Le coach et son club de Saint-Louis-Neuweg abordent leur premier 16e de finale de Coupe de France, face à Sedan (National 2), ce samedi. Un beau parcours pour une équipe amateure privée de championnat depuis fin octobre, et qui a dû s'adapter aux conditions exceptionnelles qu'imposent la situation sanitaire.

«Pour un club comme le vôtre, cette Coupe de France incarne une belle parenthèse dans une année particulière, non ?

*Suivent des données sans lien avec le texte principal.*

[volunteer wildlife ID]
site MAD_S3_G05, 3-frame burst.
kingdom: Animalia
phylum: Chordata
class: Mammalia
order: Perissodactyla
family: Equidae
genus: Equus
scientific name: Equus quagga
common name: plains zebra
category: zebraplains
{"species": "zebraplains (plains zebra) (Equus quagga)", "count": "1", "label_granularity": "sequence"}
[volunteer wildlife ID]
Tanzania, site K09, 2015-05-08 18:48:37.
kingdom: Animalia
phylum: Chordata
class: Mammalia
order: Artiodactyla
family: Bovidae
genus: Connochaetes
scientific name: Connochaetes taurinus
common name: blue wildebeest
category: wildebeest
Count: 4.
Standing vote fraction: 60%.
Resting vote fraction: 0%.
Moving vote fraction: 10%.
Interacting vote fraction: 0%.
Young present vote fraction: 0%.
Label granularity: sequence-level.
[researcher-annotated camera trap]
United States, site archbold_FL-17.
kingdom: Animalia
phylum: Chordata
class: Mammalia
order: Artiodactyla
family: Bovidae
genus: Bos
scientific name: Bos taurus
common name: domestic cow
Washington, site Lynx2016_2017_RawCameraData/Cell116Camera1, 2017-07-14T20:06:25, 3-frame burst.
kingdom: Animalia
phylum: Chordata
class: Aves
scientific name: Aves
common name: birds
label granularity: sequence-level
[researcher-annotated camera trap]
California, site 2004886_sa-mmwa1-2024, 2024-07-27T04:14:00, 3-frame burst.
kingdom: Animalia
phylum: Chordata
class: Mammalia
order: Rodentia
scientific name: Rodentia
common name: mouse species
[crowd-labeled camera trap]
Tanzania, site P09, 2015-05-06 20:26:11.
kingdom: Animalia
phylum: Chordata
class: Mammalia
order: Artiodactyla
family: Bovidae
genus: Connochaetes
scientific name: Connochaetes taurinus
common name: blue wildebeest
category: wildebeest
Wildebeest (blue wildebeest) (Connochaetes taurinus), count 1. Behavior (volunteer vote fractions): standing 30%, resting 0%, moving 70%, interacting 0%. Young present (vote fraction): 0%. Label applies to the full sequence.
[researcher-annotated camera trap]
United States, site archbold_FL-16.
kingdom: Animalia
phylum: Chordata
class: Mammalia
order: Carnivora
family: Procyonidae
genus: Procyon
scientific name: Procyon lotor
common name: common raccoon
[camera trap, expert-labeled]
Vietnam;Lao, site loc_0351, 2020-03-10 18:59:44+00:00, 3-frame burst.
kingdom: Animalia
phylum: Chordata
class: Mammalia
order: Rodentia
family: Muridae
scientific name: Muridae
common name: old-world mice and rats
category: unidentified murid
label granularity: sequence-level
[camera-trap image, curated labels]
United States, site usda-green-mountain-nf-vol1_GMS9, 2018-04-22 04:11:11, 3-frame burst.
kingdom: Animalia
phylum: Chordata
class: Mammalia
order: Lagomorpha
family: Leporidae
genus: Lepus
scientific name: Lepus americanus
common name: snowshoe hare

Exactement. Les instances ont insisté pour qu'on reprenne cette compétition. Même si on a été arrêté, on l'avait toujours dans un coin de notre tête et on savait que ça permettrait de reprendre le foot. Ce qui était déjà énorme pour tout le monde. Ça fait du bien dans cette période morose. Les gars bossent en plus à côté : mon capitaine est employé municipal, mon gardien travaille dans la logistique et les matelas, d'autres sont dans les télécoms. Il y en a un qui est chez Amazon aussi. Et il n'est pas souvent aux entraînements ! Avant la Coupe de France, il a commencé une formation pour intégrer l'entreprise. Et comme elle tourne à plein gaz en ce moment, il loupe généralement une séance par semaine !
Sedan est en National 2, soit une division au-dessus de vous. Ça donne des idées ?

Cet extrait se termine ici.